── THE INPUT ──

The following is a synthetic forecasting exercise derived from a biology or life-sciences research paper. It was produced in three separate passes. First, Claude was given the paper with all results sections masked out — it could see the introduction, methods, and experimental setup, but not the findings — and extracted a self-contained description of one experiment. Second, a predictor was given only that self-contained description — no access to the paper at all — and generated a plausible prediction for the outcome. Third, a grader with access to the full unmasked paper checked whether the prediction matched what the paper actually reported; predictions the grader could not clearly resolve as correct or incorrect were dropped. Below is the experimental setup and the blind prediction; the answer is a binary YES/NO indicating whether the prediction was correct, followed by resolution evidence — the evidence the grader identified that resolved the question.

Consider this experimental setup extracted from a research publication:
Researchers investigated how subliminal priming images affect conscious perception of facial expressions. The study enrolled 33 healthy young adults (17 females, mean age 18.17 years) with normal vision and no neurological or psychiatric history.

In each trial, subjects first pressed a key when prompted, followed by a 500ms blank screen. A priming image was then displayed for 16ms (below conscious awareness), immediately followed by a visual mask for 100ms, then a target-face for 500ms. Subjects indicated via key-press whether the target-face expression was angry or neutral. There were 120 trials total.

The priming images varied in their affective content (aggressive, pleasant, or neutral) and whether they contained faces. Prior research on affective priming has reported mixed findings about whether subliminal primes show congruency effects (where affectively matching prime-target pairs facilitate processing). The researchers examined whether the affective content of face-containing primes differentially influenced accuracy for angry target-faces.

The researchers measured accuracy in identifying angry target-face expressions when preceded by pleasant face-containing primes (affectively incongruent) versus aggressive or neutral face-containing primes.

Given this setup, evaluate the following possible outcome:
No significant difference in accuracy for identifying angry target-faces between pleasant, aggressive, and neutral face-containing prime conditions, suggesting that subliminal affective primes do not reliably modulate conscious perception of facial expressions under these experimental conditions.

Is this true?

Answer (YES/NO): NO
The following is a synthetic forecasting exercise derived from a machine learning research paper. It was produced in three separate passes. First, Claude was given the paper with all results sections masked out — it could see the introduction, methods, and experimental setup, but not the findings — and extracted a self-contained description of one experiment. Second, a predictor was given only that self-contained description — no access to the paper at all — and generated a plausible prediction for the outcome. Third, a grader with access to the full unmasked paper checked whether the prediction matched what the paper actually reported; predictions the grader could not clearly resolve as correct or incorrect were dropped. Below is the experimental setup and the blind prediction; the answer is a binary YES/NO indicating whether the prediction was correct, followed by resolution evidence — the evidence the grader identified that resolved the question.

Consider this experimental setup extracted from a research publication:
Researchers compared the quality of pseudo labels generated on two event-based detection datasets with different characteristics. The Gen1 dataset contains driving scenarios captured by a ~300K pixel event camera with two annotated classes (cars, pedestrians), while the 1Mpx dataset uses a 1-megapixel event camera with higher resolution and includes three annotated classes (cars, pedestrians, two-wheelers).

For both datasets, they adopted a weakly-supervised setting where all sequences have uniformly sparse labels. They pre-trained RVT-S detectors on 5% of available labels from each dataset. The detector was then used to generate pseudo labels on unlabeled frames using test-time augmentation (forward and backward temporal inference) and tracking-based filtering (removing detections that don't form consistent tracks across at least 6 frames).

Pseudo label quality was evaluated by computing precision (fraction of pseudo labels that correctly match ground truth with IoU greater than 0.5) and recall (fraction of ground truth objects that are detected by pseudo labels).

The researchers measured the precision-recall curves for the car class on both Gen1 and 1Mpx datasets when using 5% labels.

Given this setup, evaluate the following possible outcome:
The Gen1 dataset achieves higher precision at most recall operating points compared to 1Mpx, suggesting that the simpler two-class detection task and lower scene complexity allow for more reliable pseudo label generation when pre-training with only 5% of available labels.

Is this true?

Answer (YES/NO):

───

• _WHAT YOU NEED TO DO_: Reproduce every line of the entries above, unchanged, from the very first one down to and including the line containing "Researchers investigated how".

• _PROBLEM SOLUTION_:
The following is a synthetic forecasting exercise derived from a biology or life-sciences research paper. It was produced in three separate passes. First, Claude was given the paper with all results sections masked out — it could see the introduction, methods, and experimental setup, but not the findings — and extracted a self-contained description of one experiment. Second, a predictor was given only that self-contained description — no access to the paper at all — and generated a plausible prediction for the outcome. Third, a grader with access to the full unmasked paper checked whether the prediction matched what the paper actually reported; predictions the grader could not clearly resolve as correct or incorrect were dropped. Below is the experimental setup and the blind prediction; the answer is a binary YES/NO indicating whether the prediction was correct, followed by resolution evidence — the evidence the grader identified that resolved the question.

Consider this experimental setup extracted from a research publication:
Researchers investigated how subliminal priming images affect conscious perception of facial expressions. The study enrolled 33 healthy young adults (17 females, mean age 18.17 years) with normal vision and no neurological or psychiatric history.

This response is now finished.